READING TEXT >>
◆ ◆ ◆

We had a total of 265 surveys completed. Note that some questions were mandatory, others were allowed to be left blank or unanswered and others allowed multiple answers. When multiple answers were permitted, the total number of responses for that question is shown.

The general summary is that most respondents were individual developers with 2 or more years of add-on development experience. Natually, they felt comfortable with JavaScript and XUL. They primarily built add-ons for Firefox and hosted them on their own (possibly, in additional to AMO).

These are simply the raw results, we’ll be applying some correlation analysis to draw out more interesting findings and conclusions.

Q1: Which of these best describes your status?

Q2. When did you write your first add-on? (for Firefox or other applications)

Q3. Select the applications (or devices) for which you have created add-ons, 3rd party applications, or plugins.

Q4. How many distinct add-ons have you created? (for Firefox or other applications)

Q5. Was the functionality of your Firefox add-on similar to your add-on for other applications?

Q6. If you have ever started to develop an add-on and then aborted the project, what were the primary factors in your decision to stop development?

Q7. What tool(s) did you use to develop your add-on(s) (for Firefox or other applications) ?

Q8. What tools would help you develop more efficiently?

Q9. How would you rate the ease of development of Firefox add-ons?

Q10. How would you rate Mozilla’s developer documentation?

◆ ◆ ◆

RECORD EXTRACTS >>
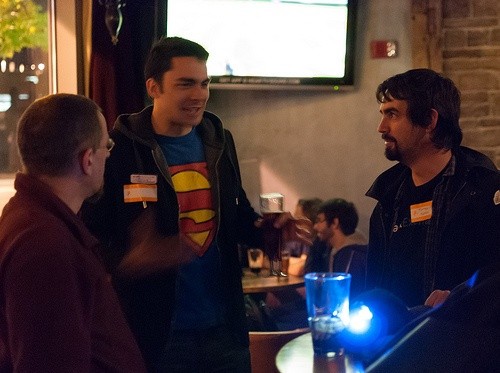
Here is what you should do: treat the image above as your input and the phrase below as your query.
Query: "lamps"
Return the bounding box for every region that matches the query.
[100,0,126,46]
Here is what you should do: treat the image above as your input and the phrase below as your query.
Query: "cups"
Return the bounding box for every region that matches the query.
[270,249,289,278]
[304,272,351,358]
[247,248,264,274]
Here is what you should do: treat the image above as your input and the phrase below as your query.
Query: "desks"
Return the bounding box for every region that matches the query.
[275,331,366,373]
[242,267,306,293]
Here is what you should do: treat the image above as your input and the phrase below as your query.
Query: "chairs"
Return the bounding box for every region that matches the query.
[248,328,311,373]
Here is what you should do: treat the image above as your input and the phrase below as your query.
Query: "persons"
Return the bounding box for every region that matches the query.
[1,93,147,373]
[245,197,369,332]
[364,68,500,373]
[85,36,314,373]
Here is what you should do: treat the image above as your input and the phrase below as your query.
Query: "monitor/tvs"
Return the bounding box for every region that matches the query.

◆ ◆ ◆

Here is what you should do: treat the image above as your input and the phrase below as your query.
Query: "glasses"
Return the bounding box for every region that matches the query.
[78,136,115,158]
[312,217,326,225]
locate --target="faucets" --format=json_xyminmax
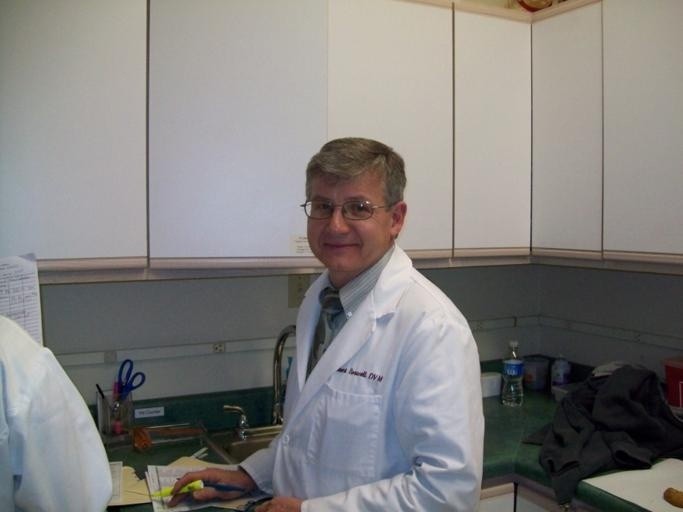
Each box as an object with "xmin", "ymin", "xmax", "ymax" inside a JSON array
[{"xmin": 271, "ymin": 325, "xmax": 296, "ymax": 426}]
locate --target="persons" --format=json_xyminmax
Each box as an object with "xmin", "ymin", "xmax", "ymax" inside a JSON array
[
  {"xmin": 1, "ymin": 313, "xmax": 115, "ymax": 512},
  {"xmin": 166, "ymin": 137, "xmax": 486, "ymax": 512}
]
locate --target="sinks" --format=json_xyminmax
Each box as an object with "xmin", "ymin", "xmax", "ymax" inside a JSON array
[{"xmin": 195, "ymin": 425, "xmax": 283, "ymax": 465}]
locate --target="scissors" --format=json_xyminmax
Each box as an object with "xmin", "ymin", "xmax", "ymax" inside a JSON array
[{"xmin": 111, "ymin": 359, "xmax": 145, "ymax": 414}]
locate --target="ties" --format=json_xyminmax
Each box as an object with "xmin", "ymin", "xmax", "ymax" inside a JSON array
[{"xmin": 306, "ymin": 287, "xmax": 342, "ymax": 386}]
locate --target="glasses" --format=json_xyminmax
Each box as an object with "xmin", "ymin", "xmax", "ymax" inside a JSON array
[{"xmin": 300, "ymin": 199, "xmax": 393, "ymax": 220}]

◆ ◆ ◆

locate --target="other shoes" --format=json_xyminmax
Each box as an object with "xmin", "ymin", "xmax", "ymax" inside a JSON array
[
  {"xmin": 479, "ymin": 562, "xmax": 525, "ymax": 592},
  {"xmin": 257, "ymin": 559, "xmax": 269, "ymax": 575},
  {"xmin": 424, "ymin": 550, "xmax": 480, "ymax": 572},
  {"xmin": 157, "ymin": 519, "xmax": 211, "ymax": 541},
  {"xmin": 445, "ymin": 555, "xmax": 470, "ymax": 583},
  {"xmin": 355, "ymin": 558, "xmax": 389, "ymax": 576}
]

◆ ◆ ◆

WORK TASK A >>
List the three kinds of questions that the add-on developer survey results say the survey contained.
WORK TASK B >>
Summarize the add-on developer survey results in two sentences.
WORK TASK C >>
According to the add-on developer survey results, how many surveys were completed?
The material after the survey results is a separate set that has nothing to do with the text.

TASK SOLUTION A >>
Questions that were mandatory, questions that could be left blank or unanswered, and questions that allowed multiple answers.

TASK SOLUTION B >>
The survey received 265 completed responses, and most respondents were individual developers with two or more years of add-on development experience who felt comfortable with JavaScript and XUL. They mainly built add-ons for Firefox and hosted them on their own, and the raw results are shown before a planned correlation analysis.

TASK SOLUTION C >>
265 surveys were completed.